> [Text section]:
· · · ·

Bug ID: JDK-8249666 Improve Native Memory Tracking to report the actual RSS usage

JDK-8249666 : Improve Native Memory Tracking to report the actual RSS usage

Type: Enhancement
Component: hotspot
Sub-Component: runtime
Affected Version: 11,17,21,22

Priority: P4
Status: In Progress
Resolution: Unresolved

Submitted: 2020-07-17
Updated: 2025-05-23

Versions (Unresolved/Resolved/Fixed)

The Version table provides details related to the release that this issue/RFE will be addressed.

Unresolved : Release in which this issue/RFE will be addressed.
Resolved: Release in which this issue/RFE has been resolved.
Fixed : Release in which this issue/RFE has been fixed. The release containing this fix may be available for download as an Early Access Release or a General Availability Release.

To download the current JDK release, click here.

JDK 26
26Unresolved

Related Reports

Blocks :	JDK-8317453 - NMT: Performance benchmarks are needed to measure speed and memory
Relates :	JDK-8199133 - [BACKOUT] NMT: Enhance thread stack tracking
Relates :	JDK-8199067 - [REDO] NMT: Enhance thread stack tracking
Relates :	JDK-8313083 - Print 'rss' and 'cache' as part of the container information
Relates :	JDK-8301749 - Tracking malloc pooled memory size
Relates :	JDK-8191369 - NMT: Enhance thread stack tracking

Description

Update 2025-04-8:

The goal of the ticket is to provide the live memory size of mmap sections registered with NMT when reporting NMT mmap information. That should be a third number, alongside reserved and committed.

Obviously, this number has to be queried in real-time, at the time when the report is done. Since that may take a bit, we can make the option to show live memory optional by guarding it behind a jcmd flag. The information would be stale after the report finishes, so there is no need to store it long-term.

I don't think we need this information in *detail* reports, just in summary. Since detail reports are kept on a per-commit base and live memory does not correlate well to committing memory, that would not be very useful.

Note that this feature already exists in `System.map` since JDK-8322475, and not only for NMT-tracked VMAs, but for all VMAs of the process. The command is also reasonably fast. So, the base problem is already solved; this same path could be taken (maybe reusing/revamping the original code).

· · · ·

> [Dataset records]:

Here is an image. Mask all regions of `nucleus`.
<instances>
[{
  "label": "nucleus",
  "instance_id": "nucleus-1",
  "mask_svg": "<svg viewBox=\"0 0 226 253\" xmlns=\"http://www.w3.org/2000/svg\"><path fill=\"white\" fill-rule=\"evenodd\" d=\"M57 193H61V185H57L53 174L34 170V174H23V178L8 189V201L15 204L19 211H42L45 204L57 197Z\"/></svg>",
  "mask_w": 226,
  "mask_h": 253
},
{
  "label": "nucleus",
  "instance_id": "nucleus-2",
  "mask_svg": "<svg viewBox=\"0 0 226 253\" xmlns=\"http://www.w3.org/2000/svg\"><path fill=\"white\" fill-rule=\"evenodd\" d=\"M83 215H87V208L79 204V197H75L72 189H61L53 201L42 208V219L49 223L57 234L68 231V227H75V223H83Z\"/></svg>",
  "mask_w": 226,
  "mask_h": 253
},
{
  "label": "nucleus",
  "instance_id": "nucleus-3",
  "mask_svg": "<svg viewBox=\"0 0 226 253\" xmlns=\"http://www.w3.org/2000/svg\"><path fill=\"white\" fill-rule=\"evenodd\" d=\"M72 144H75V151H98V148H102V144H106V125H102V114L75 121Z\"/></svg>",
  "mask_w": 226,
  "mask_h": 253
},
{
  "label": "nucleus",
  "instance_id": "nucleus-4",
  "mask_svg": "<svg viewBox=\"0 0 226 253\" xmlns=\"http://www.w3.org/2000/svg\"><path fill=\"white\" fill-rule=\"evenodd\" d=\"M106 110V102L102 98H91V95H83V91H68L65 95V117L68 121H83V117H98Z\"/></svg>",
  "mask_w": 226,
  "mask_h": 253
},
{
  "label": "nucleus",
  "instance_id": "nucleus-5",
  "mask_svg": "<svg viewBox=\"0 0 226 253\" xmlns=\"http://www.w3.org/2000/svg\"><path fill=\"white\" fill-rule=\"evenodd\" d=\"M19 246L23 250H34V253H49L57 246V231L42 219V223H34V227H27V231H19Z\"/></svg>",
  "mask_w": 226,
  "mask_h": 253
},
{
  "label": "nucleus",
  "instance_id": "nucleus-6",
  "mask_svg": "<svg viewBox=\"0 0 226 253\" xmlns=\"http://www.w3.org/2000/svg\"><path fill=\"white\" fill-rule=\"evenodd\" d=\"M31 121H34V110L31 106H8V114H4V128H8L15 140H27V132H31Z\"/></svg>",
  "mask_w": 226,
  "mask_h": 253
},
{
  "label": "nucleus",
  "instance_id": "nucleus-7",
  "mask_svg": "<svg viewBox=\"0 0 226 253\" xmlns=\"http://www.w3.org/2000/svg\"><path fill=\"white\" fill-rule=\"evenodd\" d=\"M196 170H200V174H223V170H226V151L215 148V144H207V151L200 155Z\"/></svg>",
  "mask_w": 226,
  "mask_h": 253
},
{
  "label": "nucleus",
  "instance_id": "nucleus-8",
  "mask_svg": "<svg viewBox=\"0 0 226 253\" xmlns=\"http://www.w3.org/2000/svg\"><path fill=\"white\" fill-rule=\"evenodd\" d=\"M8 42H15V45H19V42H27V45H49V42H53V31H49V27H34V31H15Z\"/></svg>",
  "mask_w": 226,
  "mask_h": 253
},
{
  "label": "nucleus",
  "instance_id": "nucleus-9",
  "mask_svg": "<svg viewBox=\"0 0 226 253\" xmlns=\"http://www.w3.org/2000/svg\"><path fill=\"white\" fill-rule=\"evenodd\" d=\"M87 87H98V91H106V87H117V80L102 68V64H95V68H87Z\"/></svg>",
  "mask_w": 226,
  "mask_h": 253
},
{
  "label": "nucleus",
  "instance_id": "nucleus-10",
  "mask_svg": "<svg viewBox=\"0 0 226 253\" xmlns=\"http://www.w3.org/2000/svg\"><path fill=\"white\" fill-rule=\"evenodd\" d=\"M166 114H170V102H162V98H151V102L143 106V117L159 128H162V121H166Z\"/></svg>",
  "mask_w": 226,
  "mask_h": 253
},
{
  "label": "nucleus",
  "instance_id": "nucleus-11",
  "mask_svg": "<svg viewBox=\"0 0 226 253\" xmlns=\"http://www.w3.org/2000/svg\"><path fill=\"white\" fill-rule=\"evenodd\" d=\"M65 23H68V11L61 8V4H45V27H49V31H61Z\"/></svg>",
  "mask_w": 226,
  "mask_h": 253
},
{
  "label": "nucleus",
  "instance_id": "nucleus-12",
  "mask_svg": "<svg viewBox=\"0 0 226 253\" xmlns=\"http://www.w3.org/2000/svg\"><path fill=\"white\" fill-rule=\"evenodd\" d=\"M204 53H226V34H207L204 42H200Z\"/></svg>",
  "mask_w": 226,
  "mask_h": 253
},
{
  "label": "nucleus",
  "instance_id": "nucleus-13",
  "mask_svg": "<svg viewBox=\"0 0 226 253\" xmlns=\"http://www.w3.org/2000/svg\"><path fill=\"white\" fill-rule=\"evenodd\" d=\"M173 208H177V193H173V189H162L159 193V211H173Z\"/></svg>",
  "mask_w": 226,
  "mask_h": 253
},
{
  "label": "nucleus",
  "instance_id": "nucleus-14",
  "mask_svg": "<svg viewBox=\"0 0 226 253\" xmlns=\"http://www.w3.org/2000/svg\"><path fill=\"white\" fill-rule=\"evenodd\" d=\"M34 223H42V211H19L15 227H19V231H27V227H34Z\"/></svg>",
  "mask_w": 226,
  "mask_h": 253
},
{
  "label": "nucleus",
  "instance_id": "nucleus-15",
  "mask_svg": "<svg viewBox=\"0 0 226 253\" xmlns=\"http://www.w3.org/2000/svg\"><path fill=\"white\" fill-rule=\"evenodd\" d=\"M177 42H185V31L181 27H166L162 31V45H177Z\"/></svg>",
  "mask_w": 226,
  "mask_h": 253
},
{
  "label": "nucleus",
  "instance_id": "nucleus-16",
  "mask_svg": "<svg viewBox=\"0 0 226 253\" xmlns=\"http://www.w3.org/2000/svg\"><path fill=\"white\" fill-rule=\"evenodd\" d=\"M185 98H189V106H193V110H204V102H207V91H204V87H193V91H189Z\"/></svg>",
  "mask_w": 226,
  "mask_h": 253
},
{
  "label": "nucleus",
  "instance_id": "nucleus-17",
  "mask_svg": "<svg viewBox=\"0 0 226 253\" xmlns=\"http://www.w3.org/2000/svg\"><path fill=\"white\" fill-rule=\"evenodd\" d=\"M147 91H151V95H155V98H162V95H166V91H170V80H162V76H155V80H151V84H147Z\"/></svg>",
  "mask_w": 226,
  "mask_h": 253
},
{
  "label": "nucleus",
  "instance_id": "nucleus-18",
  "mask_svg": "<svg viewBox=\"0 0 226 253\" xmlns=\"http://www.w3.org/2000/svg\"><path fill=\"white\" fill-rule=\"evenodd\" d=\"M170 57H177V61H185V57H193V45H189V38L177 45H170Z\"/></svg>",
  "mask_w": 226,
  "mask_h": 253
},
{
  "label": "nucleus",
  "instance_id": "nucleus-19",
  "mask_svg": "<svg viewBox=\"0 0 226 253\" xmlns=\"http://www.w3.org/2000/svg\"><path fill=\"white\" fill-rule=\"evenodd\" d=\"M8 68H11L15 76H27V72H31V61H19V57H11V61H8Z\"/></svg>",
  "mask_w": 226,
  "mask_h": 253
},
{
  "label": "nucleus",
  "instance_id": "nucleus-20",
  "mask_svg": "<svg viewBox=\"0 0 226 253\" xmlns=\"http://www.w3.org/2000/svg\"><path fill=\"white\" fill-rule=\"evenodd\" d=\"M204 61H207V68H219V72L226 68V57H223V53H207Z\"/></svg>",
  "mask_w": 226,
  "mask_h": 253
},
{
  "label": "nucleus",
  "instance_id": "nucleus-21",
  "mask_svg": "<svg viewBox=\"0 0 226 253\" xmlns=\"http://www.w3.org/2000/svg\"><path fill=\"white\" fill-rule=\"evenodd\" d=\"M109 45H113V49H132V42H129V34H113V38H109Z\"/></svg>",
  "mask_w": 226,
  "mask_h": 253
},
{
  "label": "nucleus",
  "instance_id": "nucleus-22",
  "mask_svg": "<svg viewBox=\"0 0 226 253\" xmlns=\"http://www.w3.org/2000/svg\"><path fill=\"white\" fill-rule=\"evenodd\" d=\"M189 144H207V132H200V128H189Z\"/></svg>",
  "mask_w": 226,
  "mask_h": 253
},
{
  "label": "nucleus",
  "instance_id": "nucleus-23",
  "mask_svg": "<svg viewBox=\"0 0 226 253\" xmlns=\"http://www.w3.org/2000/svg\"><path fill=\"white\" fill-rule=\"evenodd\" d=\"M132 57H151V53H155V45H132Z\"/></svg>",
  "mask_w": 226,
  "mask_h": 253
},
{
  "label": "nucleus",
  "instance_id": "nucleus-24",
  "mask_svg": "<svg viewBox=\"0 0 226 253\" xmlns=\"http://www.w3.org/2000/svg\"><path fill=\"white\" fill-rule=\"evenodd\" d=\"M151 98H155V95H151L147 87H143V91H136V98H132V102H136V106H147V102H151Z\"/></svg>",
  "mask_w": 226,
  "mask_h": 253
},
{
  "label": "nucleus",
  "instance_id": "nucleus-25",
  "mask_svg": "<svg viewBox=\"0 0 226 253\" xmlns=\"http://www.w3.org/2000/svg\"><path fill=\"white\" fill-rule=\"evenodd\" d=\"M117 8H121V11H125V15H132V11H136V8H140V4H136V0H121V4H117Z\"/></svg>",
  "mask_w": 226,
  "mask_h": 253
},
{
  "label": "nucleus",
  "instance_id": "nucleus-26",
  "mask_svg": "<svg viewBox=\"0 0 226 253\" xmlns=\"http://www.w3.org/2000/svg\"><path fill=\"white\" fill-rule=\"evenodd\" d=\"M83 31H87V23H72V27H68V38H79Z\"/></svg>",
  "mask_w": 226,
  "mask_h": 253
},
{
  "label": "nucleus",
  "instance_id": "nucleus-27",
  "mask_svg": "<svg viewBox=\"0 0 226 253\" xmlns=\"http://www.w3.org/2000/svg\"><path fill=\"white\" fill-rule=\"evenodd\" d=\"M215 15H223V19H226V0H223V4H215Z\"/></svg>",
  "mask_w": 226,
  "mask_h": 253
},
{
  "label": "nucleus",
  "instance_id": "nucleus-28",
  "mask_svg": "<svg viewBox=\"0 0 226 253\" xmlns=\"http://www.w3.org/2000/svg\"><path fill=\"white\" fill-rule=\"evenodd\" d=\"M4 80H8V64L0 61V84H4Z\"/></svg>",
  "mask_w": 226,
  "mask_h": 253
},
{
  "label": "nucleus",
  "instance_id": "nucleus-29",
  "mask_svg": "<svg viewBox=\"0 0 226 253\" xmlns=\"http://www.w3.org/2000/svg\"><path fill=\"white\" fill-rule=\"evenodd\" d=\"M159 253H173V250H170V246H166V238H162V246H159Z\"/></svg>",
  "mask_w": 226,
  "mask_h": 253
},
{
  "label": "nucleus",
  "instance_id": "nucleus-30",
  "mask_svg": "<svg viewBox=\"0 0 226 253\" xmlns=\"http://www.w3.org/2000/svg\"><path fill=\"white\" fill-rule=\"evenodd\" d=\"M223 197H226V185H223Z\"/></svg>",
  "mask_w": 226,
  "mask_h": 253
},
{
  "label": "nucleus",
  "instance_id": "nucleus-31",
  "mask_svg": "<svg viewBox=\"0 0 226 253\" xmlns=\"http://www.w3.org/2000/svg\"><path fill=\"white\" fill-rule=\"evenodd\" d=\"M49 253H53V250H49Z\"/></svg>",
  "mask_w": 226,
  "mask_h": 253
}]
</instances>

· · · ·

Return the passage from the JDK-8249666 bug report that begins at the words "Type: Enhancement" and stops after "Versions (Unresolved/Resolved/Fixed)", copied exactly.

Type: Enhancement
Component: hotspot
Sub-Component: runtime
Affected Version: 11,17,21,22

Priority: P4
Status: In Progress
Resolution: Unresolved

Submitted: 2020-07-17
Updated: 2025-05-23

Versions (Unresolved/Resolved/Fixed)